Data —
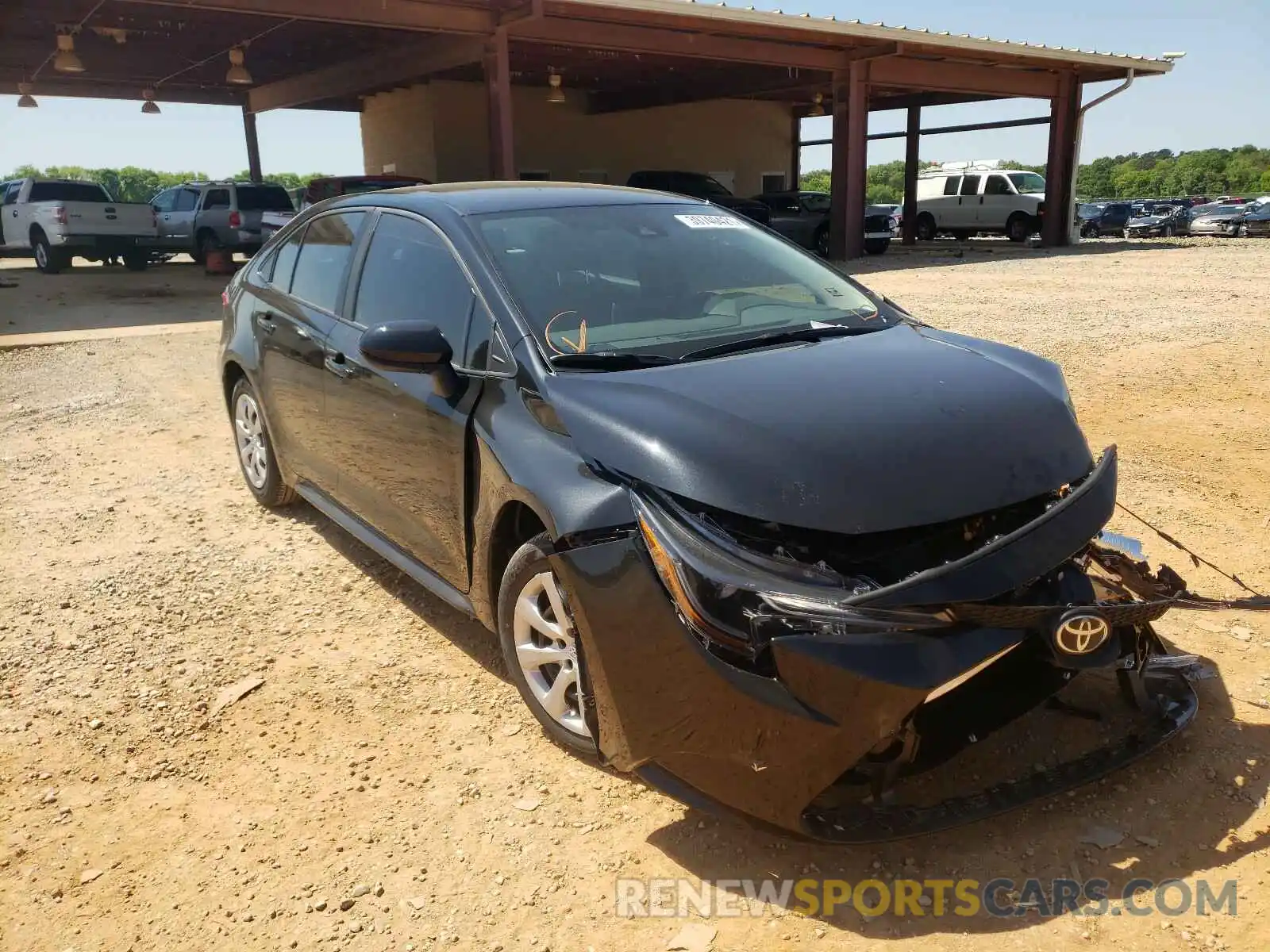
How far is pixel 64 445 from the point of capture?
6797 mm

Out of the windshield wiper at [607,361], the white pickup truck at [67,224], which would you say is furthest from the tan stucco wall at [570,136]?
the windshield wiper at [607,361]

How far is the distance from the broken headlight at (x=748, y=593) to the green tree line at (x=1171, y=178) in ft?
161

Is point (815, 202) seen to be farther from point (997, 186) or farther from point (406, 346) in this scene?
point (406, 346)

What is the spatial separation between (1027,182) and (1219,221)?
708 cm

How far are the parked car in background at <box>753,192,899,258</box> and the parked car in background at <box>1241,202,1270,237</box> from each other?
1292 cm

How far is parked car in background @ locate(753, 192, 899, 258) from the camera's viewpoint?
23.2 meters

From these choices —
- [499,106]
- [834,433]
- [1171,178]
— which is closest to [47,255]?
[499,106]

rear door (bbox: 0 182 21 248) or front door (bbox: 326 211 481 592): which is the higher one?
rear door (bbox: 0 182 21 248)

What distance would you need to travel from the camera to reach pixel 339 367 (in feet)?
13.3

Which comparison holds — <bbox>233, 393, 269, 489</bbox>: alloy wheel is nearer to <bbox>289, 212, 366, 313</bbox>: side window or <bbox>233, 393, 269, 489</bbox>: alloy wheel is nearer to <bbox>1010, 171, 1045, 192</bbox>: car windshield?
<bbox>289, 212, 366, 313</bbox>: side window

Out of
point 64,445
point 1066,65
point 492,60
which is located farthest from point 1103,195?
point 64,445

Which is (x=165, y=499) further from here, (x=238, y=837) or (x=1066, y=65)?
(x=1066, y=65)

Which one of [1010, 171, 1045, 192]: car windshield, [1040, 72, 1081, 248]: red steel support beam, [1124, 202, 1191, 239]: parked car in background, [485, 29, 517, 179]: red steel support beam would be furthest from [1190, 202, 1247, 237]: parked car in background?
[485, 29, 517, 179]: red steel support beam

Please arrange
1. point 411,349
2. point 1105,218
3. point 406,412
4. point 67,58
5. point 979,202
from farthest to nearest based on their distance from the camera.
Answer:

What the task requires —
Return, unchanged, the lines from the one that contains "Which one of" through the end of the rows.

Correct output —
Which one of [1010, 171, 1045, 192]: car windshield, [1040, 72, 1081, 248]: red steel support beam, [1124, 202, 1191, 239]: parked car in background, [485, 29, 517, 179]: red steel support beam would be furthest from [1190, 202, 1247, 237]: parked car in background?
[485, 29, 517, 179]: red steel support beam

Please arrange
1. point 411,349
2. point 1105,218
3. point 406,412
4. point 67,58
5. point 979,202
from farthest to nearest based on their distance from the camera.
Answer:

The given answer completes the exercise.